These human rights violations occur in part because there is little mutual understanding between human rights groups and the military. The Colombian military has long felt animosity toward Colombian non-governmental organizations, which they associate with leftist groups, and believes that human rights NGOs weaponize media and technology to unfairly scapegoat the military for the two-sided civil war. This mutual animosity has led to decades of human rights violations, as both groups vilify the other and justify violence against the opposite party.

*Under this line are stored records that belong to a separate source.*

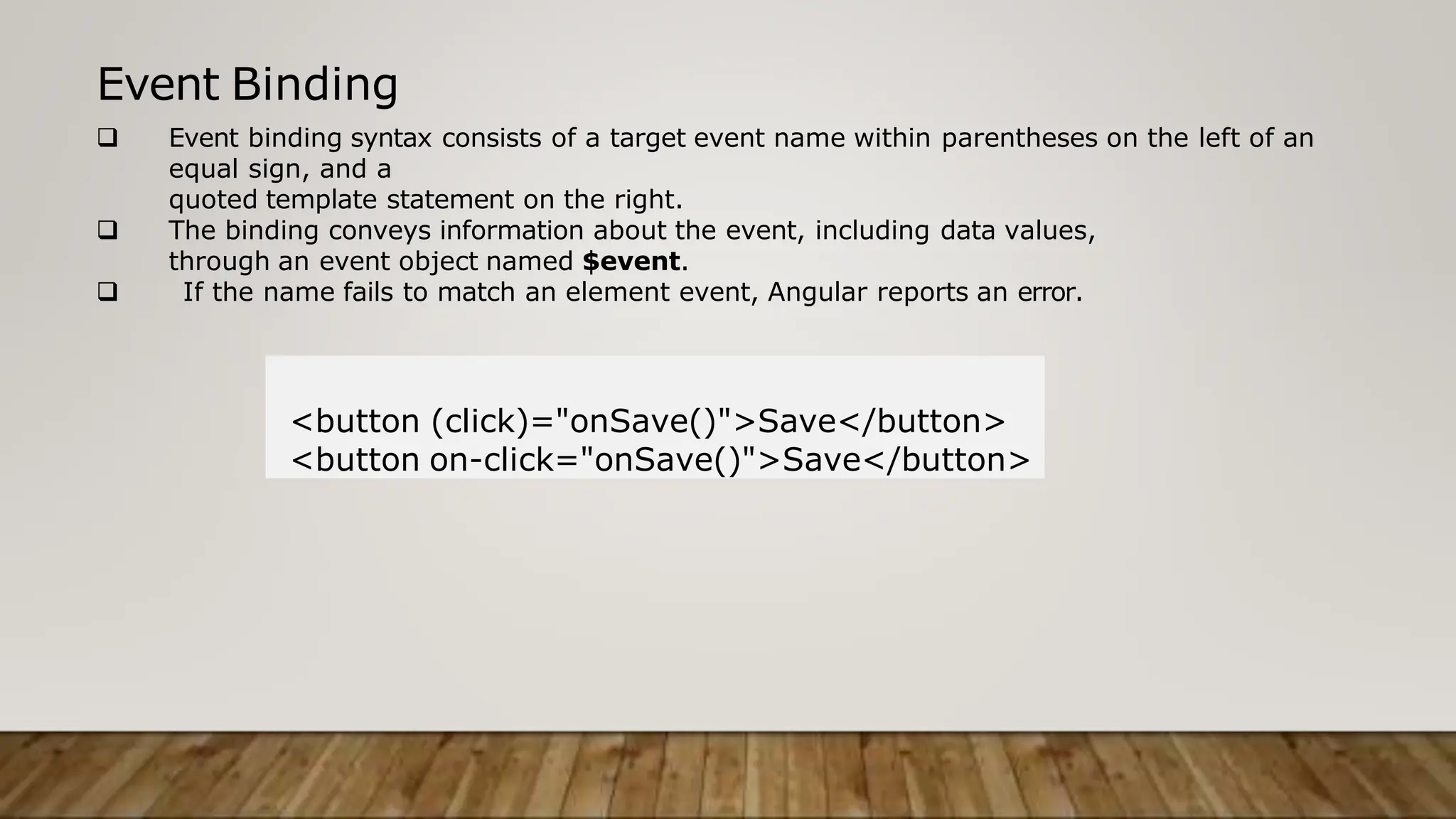 Event Binding

❑ Event binding syntax consists of a target event name within parentheses on the left of an equal sign, and a
quoted template statement on the right.

❑ The binding conveys information about the event, including data values, through an event object named **$event**.

❑ If the name fails to match an element event, Angular reports an error.

<button (click)="onSave()">Save</button>
<button on-click="onSave()">Save</button>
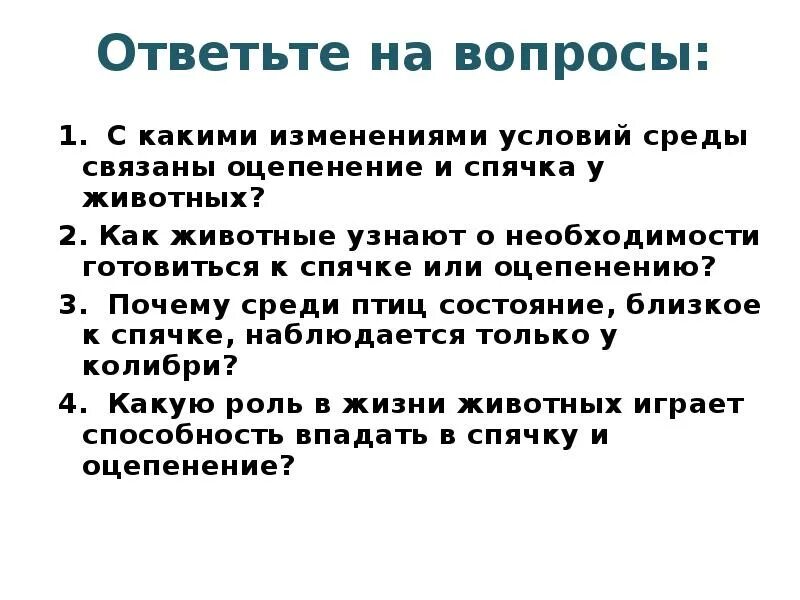 Ответьте на вопросы:

1. С какими изменениями условий среды связаны оцепенение и спячка у животных?

2. Как животные узнают о необходимости готовиться к спячке или оцепенению?

3. Почему среди птиц состояние, близкое к спячке, наблюдается только у колибри?

4. Какую роль в жизни животных играет способность впадать в спячку и оцепенение?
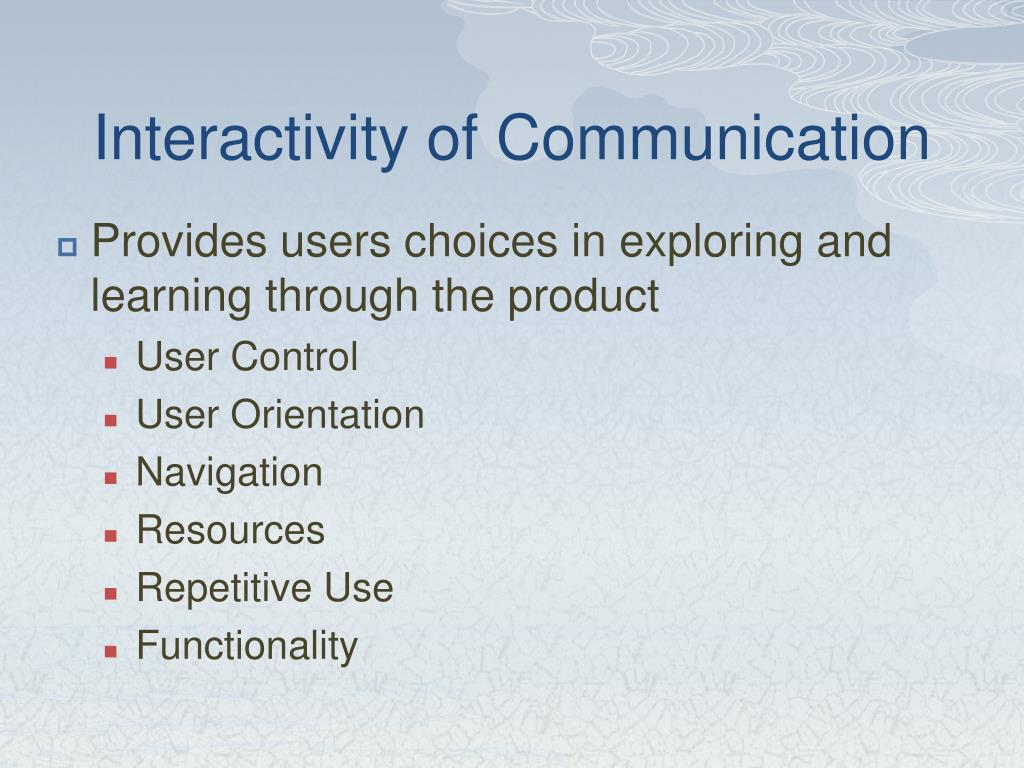 Interactivity of Communication

Provides users choices in exploring and learning through the product

User Control
User Orientation
Navigation
Resources
Repetitive Use
Functionality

In her 2007 book “Counting the Dead,” Winifred Tate interviewed human rights activists and military officers in an effort to catalog their respective motives and ideals. In her chapter “Solidarity with Our Class Brothers,” Tate argues that the human rights frameworks utilized by early Colombian NGOs were based on class solidarity and integrated into leftist teachings. The first Colombian NGOs stemmed from left-wing guerrilla groups during the 1960s and ‘70s and were organized by “militantes” who, despite their radical titles, participated in a variety of grassroots services including social and political work, education and political propaganda. In interviews, left-wing leaders explained to Tate that their actions were motivated not by hatred of the military, but rather by leftist teachings regarding class solidarity, or “sharing what I have with my class brother.” Despite these motives, the officers whom Tate interviewed overwhelmingly spoke of a “politically motivated war against them” waged by leftist human rights groups. In response, the Colombian military has worked to incorporate human rights rhetoric into military doctrine in an attempt to portray itself as a victim — rather than a perpetrator — of human rights abuses.

The prevalence of these beliefs indicate that military officers misunderstand the true motives of human rights NGOs. Colombian leftists motivated by class solidarity would likely empathize with many military officers’ predicaments, as many officers come from working-class backgrounds and would therefore be considered their “class brothers,” according to Tate. If the military understood human rights NGOs’ motives, tension between these groups would diminish. As the aftermath of the FARC peace treaty has demonstrated, legal agreements alone will not prevent civil violence in Colombia. Dialogue is necessary for both parties to empathize with one another, as empathy and solidarity — rather than toothless legal treaties — are what will lead to peace between the Colombian military and left-wing activists.